Masks limit the spread of communicable disease. They protect both the wearer, but also those who could be infected by the wearer. Research spanning decades—and quite a bit done since the start of the COVID-19 pandemic—proves the efficacy of masks. There is a reason why those who work in health care (including myself, an emergency medical technician) wear them when treating patients—especially those spewing all sorts of potentially infectious bodily fluids out of various orifices on their bodies. I might not avoid the smell in the back of an ambulance, but I can reduce the chance of sharing the illness.

Government officials are tasked with responsibility of protecting the health of every student, of every teacher, of every worker—and of everyone those students, those teachers, and those workers might come into contact with. Their efforts to make mask-wearing optional boosts the sense of entitlement of those who prioritize the exercise of their parental whims over the legitimate health interests of everyone else.

As lessons go, it is a horrid lesson to teach our students. The answer to the Biblical question, “Am I my brother’s keeper,” is, according to the example given by the governor, the school board, and the state legislature, “No. Whatever happens to my brother is his problem.”
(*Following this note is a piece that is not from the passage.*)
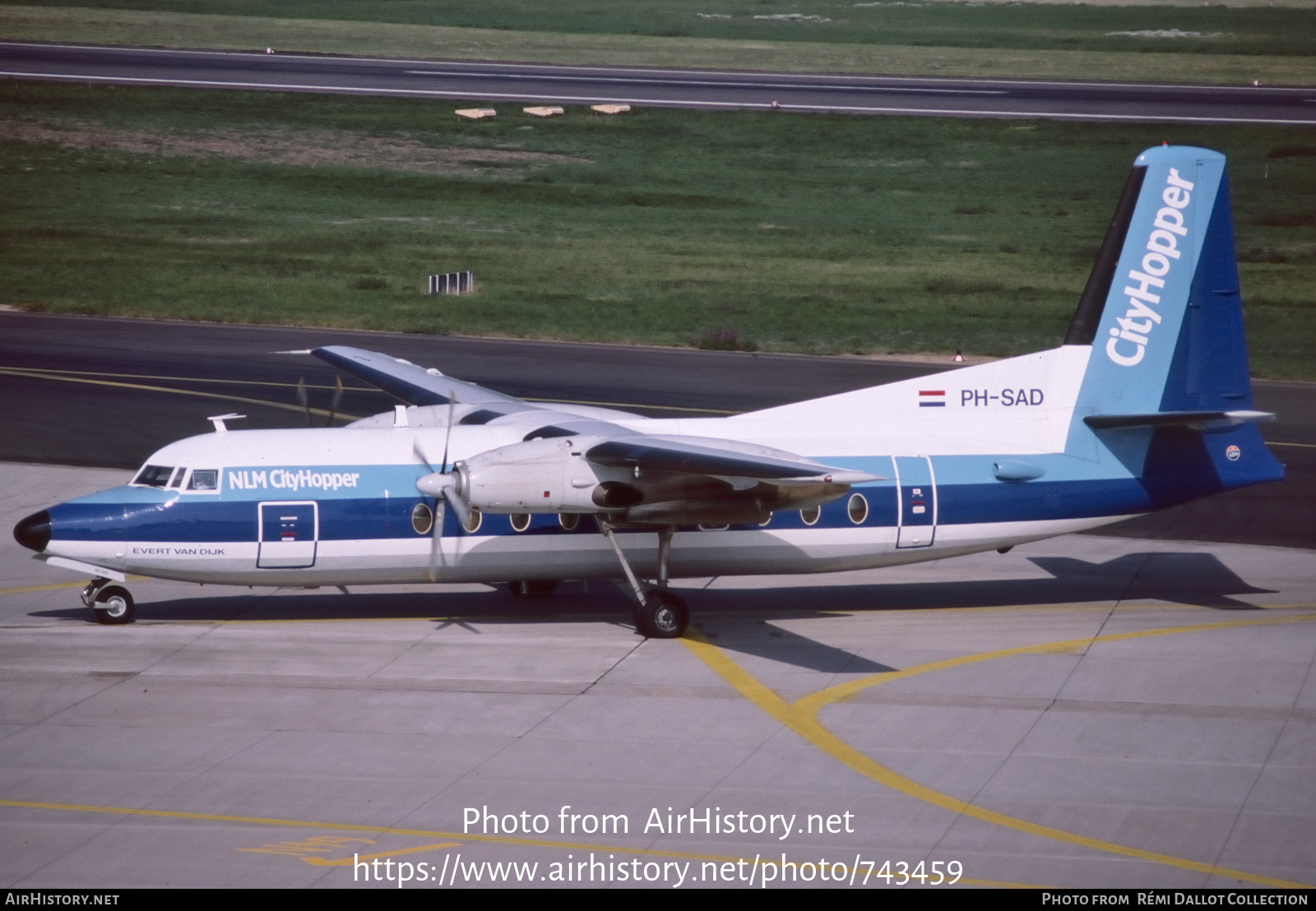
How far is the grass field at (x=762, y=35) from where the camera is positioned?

Finally, our government officials should have been the grown-ups in the room when they voted to eliminate the mask mandate. Again, given their responsibility to protect the health of every student, teacher, worker, etc., they had an obligation to tell those who believe otherwise, “Sorry, but we have to protect the health of all.”

The governor, legislature and school board lack the courage to do what needs to be done.

All we can do now is hope for the best, because we clearly can’t be bothered to make prudent preparations for the worst.

Fair warning: If this is the way we insist on responding to future crises, we’re doomed.